Extrait choisi -
────────────────────────────────────────
Au moins dix civils ont été exécutés dimanche dans le centre du Mali par des militaires maliens et des paramilitaires russes, et leurs corps dissimulés dans des sacs ont été jetés dans une rivière, ont affirmé mardi à l'AFP des sources sécuritaire et locales.
"Onze civils ont été exécutés dimanche par un détachement de l'armée qui venait dans la localité pour assurer la relève", a déclaré à l'AFP un habitant de Ké-Macina, dans la région de Ségou (centre).
Dirigé par une junte à la suite de deux coups d'Etat en 2020 et 2021, le Mali a tourné le dos à ses partenaires occidentaux et s'est rapproché de la Russie, dont les paramilitaires de l'Africa Corps l'aident dans sa lutte contre les jihadistes.
Les militaires sont arrivés au pouvoir au Mali sur la promesse de rétablir la sécurité intérieure et de maintenir son intégrité territoriale, sans y parvenir jusqu'à présent.
L'armée malienne et les paramilitaires d'Africa Corps ont été plusieurs fois accusés ces dernières années par des organisations de défense des droits humains d'avoir tué des civils au cours d'opérations au Mali.
────────────────────────────────────────
Entrées de données -
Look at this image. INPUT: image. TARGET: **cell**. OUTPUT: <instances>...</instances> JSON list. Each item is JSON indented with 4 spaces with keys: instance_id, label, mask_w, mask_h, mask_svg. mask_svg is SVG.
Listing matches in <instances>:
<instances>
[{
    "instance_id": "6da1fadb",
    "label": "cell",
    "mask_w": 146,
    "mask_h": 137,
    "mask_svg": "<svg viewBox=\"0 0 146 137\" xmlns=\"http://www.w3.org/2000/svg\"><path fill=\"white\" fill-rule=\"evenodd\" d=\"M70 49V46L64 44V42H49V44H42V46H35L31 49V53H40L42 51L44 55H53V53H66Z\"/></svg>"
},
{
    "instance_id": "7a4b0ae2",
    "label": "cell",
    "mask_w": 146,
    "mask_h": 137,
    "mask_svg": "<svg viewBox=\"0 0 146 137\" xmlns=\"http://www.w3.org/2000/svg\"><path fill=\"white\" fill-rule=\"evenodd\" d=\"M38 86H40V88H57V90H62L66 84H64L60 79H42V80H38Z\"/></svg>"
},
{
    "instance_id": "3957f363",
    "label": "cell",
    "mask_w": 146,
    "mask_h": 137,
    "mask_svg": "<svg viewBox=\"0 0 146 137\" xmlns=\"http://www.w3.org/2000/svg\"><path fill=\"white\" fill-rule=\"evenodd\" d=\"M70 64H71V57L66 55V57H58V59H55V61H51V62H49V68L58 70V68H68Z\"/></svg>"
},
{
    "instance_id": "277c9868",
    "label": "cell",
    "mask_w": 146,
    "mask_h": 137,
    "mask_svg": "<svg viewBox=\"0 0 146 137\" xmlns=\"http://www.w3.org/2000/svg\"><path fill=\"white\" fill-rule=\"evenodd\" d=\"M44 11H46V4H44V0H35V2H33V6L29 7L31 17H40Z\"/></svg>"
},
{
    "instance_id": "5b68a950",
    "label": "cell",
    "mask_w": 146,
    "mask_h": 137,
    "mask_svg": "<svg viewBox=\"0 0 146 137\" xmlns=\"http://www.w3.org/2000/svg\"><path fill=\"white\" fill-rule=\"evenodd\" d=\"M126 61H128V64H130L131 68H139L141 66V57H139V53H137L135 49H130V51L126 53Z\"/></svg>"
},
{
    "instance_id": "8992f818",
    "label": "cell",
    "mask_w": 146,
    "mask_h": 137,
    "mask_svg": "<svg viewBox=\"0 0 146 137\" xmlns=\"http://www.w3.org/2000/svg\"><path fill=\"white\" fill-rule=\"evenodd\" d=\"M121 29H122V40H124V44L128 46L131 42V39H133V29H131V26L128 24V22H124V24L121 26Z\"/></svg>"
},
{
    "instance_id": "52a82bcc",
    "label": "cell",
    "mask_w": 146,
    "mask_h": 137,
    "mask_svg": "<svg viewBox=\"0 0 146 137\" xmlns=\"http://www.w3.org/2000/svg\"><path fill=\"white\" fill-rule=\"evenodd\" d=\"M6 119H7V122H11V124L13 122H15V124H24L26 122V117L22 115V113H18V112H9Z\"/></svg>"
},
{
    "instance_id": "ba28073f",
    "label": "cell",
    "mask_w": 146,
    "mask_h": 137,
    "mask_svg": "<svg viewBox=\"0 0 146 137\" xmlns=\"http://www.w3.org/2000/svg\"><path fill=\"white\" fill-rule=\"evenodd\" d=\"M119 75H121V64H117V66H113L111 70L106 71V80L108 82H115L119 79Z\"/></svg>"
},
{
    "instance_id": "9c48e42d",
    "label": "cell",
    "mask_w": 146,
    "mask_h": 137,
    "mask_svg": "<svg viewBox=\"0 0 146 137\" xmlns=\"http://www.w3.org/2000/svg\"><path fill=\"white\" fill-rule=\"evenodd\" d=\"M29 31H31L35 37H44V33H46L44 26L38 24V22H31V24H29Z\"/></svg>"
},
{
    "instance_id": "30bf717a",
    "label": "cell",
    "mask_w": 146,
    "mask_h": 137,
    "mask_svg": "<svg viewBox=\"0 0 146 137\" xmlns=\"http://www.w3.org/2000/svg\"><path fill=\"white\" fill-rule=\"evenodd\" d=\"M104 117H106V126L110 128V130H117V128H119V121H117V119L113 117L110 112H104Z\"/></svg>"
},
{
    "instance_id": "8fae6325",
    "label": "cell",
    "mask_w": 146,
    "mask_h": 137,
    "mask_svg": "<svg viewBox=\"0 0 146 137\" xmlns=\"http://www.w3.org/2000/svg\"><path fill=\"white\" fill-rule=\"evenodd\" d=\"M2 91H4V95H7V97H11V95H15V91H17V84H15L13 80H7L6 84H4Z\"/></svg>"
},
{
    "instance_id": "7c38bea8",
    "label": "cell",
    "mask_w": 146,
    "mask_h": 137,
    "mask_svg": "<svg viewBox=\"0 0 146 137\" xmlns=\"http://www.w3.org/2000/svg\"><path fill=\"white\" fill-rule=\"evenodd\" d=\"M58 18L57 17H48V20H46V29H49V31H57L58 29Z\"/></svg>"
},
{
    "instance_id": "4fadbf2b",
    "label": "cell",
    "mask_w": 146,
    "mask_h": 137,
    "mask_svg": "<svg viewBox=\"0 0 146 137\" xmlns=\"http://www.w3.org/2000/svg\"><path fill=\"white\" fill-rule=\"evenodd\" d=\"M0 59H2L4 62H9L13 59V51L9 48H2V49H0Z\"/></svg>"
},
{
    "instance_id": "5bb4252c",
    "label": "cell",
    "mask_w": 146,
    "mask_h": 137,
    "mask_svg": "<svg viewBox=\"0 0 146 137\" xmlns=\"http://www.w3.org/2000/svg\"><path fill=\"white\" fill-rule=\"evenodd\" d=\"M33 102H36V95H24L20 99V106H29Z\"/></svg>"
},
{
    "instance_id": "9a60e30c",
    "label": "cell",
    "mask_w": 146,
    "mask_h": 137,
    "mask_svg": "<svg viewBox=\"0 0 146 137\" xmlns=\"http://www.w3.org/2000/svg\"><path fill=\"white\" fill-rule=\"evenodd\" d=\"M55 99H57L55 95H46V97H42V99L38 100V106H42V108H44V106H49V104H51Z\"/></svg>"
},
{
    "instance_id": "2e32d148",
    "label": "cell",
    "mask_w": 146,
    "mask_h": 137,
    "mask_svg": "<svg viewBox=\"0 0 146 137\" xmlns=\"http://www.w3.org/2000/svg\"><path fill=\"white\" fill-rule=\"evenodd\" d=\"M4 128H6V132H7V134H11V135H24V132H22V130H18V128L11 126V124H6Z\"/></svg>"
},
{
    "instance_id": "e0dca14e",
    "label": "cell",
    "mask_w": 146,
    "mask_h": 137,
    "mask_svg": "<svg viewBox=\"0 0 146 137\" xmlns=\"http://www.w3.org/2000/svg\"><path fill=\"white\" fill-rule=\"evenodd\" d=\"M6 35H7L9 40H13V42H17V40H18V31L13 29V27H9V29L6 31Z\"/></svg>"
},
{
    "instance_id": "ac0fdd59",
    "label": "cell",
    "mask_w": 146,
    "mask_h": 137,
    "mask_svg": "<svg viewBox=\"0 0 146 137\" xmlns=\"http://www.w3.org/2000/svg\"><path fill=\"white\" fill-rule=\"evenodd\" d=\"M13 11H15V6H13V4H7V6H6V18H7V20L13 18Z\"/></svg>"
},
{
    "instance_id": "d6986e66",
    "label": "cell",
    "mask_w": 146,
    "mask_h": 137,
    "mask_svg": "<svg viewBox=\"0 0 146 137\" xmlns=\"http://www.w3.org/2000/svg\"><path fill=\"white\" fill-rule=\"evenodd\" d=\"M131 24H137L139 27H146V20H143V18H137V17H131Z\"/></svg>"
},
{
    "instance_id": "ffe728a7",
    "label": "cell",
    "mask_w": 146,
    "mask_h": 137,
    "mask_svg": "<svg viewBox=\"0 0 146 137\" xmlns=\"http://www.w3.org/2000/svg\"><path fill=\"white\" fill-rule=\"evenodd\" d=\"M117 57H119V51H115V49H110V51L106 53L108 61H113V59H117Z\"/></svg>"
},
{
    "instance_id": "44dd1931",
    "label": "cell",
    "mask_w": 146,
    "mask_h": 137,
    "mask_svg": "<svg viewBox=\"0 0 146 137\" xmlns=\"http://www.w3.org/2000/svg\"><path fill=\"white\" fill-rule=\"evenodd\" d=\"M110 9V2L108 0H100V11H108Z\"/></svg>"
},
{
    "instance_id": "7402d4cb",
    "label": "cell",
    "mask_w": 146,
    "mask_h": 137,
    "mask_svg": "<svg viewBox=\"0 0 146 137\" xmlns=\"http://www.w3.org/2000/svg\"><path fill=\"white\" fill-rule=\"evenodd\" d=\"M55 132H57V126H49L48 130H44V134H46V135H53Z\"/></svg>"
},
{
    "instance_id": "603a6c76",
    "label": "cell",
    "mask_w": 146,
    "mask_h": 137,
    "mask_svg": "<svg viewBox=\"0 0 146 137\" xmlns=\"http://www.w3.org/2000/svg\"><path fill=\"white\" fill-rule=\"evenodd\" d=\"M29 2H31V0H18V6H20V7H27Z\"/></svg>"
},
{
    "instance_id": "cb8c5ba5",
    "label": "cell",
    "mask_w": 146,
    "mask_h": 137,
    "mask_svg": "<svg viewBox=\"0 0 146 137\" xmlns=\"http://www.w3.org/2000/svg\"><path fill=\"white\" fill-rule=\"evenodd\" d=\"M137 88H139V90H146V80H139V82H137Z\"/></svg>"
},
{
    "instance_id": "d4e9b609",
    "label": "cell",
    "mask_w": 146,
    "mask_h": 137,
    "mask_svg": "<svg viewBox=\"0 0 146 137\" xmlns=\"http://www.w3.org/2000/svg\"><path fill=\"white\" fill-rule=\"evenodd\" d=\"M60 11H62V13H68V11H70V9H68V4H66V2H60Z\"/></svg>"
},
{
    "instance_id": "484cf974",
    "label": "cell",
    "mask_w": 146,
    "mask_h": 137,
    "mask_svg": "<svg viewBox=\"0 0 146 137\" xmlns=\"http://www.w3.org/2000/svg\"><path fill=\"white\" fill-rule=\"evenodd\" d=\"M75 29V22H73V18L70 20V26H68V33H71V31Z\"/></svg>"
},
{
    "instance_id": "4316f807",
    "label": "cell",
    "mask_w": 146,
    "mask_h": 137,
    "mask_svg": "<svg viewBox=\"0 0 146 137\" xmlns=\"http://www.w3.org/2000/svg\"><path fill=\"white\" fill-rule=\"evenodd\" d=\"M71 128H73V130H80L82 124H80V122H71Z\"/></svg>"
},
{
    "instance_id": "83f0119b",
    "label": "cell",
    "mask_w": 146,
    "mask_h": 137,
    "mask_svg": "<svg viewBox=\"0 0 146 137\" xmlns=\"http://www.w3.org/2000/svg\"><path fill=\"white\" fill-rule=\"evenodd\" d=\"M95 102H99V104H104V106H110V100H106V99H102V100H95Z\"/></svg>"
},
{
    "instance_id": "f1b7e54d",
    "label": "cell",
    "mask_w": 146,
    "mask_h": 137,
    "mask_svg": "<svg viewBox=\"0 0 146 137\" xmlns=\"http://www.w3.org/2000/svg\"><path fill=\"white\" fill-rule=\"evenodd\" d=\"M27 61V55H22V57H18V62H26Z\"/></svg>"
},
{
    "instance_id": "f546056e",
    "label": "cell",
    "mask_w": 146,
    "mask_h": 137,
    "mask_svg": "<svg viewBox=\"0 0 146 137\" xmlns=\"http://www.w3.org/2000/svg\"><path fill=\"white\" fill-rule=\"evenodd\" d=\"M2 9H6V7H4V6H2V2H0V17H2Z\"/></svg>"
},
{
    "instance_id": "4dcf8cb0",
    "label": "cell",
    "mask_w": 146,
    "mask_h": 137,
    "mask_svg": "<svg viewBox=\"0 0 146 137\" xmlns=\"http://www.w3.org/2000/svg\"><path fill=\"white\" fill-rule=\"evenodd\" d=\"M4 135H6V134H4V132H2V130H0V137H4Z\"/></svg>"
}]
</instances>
────────────────────────────────────────
Consignes -
1 – Dans l'extrait sur les exécutions de civils au Mali, où les corps des victimes ont-ils été jetés ?
2 – D'après l'extrait sur les exécutions de civils au Mali, pour quelle raison le détachement de l'armée venait-il à Ké-Macina ?
3 – Rédigez la suite de l'extrait sur les exécutions de civils au Mali, en commençant après sa dernière phrase.
Les enregistrements n'ont ici aucun rôle.

Réponses numérotées -
1 – Dans une rivière, dissimulés dans des sacs.

2 – Selon un habitant de Ké-Macina, le détachement de l'armée venait dans la localité pour assurer la relève.

3 –
Selon l'oncle d'une des victimes interrogé par l'AFP, "les dix jeunes (avaient) été arrêtés quatre jours avant" par l'armée. "Ils étaient soupçonnés d'informer les jihadistes", a-t-il ajouté.
"Les militaires maliens et les Russes ont arrêté ces jeunes avant de les abattre. C'est un jeune qui a pu se sauver qui a témoigné", a ajouté ce proche.
Un élu local a également accusé les FAMa (Forces armées maliennes) et des membres de l'Africa Corps d'avoir été responsables de la tuerie.
"Encore une fois, les Russes et les FAMa ont tué des civils innocents. Ils ont mis les corps dans des sacs pour les jeter dans une rivière (...); les autorités ont été informées", a-t-il dit à l'AFP.
Un autre élu local contacté par l'AFP a de son côté raconté que les "onze corps" avaient été "découverts dans des sacs dans un marigot" après que les autorités locales étaient intervenues plusieurs fois auprès de la "gendarmerie et des militaires".
"Ces derniers ont fini par conduire les gens sur le lieu où se trouvaient les dix corps et ont fini par remettre certains effets personnels des victimes. C'est le désarroi", a ajouté cette source.
Une source sécuritaire interrogée par l'AFP a affirmé que les victimes avaient été "égorgées".
"Les militaires ont d'abord fait croire que leur disparition était l'oeuvre des jihadistes avant de se décider à montrer les corps sous la pression de toute la population", a commenté un proche d'une des victimes.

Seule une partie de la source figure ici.